Only the run of lines from the one containing "What is the order of" through the last line should be returned, exactly as written.

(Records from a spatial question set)
○ ○ ○ ○ ○
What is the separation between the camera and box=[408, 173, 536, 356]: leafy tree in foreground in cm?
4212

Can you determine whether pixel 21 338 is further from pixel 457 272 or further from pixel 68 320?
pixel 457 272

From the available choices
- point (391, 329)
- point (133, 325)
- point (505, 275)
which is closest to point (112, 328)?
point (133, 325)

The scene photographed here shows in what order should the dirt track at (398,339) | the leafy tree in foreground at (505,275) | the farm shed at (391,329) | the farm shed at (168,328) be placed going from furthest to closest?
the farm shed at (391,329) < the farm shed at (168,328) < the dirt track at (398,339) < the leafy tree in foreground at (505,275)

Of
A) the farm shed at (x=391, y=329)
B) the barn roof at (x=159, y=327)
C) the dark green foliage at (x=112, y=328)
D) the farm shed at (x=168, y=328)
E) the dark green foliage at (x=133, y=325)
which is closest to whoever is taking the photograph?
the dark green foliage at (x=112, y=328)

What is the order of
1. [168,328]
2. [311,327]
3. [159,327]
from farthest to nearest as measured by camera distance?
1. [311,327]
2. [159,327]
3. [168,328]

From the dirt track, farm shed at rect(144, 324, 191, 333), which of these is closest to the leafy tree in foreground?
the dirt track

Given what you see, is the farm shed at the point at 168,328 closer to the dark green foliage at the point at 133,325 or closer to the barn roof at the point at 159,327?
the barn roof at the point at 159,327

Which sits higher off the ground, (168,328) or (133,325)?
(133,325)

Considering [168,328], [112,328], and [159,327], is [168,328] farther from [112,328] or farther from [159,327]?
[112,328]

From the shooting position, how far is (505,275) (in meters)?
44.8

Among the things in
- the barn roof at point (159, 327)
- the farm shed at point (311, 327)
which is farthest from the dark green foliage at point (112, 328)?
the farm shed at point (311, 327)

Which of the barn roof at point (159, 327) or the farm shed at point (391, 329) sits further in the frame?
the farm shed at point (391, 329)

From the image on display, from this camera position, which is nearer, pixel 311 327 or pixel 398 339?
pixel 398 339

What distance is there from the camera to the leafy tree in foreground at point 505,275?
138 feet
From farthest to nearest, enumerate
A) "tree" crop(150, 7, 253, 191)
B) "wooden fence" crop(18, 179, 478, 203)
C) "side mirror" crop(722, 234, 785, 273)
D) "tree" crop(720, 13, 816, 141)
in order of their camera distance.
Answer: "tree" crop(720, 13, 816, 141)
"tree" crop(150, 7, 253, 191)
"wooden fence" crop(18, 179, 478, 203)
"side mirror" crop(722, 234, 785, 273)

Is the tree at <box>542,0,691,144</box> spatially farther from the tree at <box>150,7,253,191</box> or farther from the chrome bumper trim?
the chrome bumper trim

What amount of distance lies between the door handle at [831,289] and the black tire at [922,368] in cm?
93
○ ○ ○ ○ ○
▸ Answer to this problem
What is the order of
1. [168,328]
2. [311,327]
3. [159,327]
from farthest to nearest as measured by camera distance?
1. [311,327]
2. [159,327]
3. [168,328]

From the dirt track, farm shed at rect(144, 324, 191, 333), which of these is closest to the leafy tree in foreground?
the dirt track

Given what you see, is the farm shed at the point at 168,328 closer to the dark green foliage at the point at 133,325 or closer to the barn roof at the point at 159,327?
the barn roof at the point at 159,327

Which sits higher off the ground, (168,328) or (133,325)?
(133,325)

Considering [168,328], [112,328], and [159,327], is [168,328] farther from [112,328] or farther from [159,327]?
[112,328]

From the shooting position, how far is (505,275) (in meters)?
44.8

Among the things in
- the barn roof at point (159, 327)
- the farm shed at point (311, 327)
which is farthest from the dark green foliage at point (112, 328)?
the farm shed at point (311, 327)

Which of the barn roof at point (159, 327) or the farm shed at point (391, 329) sits further in the frame?
the farm shed at point (391, 329)

From the image on display, from this camera position, which is nearer, pixel 311 327 or pixel 398 339?
pixel 398 339

What distance is there from the camera to the leafy tree in foreground at point 505,275?
138 feet
From farthest to nearest, enumerate
A) "tree" crop(150, 7, 253, 191)
B) "wooden fence" crop(18, 179, 478, 203)
C) "side mirror" crop(722, 234, 785, 273)
D) "tree" crop(720, 13, 816, 141)
in order of their camera distance.
Answer: "tree" crop(720, 13, 816, 141)
"tree" crop(150, 7, 253, 191)
"wooden fence" crop(18, 179, 478, 203)
"side mirror" crop(722, 234, 785, 273)

Is the tree at <box>542,0,691,144</box> spatially farther from the tree at <box>150,7,253,191</box> or farther from the chrome bumper trim?
the chrome bumper trim

What amount of distance lies between the door handle at [831,289] and the black tire at [922,368] in cm?
93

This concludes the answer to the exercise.